* WORK INSTRUCTIONS: Recast the lines below, from the line containing "This scene depicts" through the line containing "673 centimetres", inclusive, as a Markdown table with the columns Row and Line. Give each nonblank line its own numbered row and omit the blank lines.
::: RECORDS SHOWN
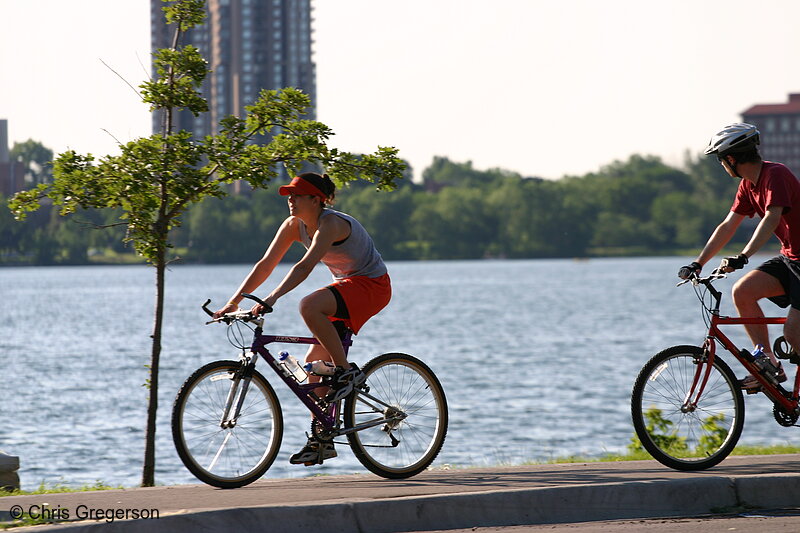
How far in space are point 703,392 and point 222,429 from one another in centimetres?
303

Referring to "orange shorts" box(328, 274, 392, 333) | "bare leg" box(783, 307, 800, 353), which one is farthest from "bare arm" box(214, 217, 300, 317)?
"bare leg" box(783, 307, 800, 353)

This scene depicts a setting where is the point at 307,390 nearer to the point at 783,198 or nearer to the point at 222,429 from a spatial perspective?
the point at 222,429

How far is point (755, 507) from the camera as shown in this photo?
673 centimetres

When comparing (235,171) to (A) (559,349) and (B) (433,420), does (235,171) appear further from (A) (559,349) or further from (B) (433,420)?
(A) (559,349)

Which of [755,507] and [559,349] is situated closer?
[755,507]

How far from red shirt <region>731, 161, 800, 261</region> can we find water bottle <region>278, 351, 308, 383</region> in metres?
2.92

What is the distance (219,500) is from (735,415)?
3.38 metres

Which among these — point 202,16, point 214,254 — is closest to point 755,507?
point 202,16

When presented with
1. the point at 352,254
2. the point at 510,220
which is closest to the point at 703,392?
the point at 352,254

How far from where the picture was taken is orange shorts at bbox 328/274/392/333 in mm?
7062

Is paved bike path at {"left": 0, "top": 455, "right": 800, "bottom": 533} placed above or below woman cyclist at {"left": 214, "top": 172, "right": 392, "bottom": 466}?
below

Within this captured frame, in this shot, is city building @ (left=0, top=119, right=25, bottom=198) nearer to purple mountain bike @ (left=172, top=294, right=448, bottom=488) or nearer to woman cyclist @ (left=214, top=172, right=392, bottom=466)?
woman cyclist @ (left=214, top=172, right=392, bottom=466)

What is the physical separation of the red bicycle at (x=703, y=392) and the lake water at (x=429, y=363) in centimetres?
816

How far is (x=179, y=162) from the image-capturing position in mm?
::::::
* THE COMPLETED TASK:
| Row | Line |
|---|---|
| 1 | This scene depicts a setting where is the point at 307,390 nearer to the point at 783,198 or nearer to the point at 222,429 from a spatial perspective? |
| 2 | the point at 222,429 |
| 3 | How far is point (755, 507) from the camera as shown in this photo? |
| 4 | 673 centimetres |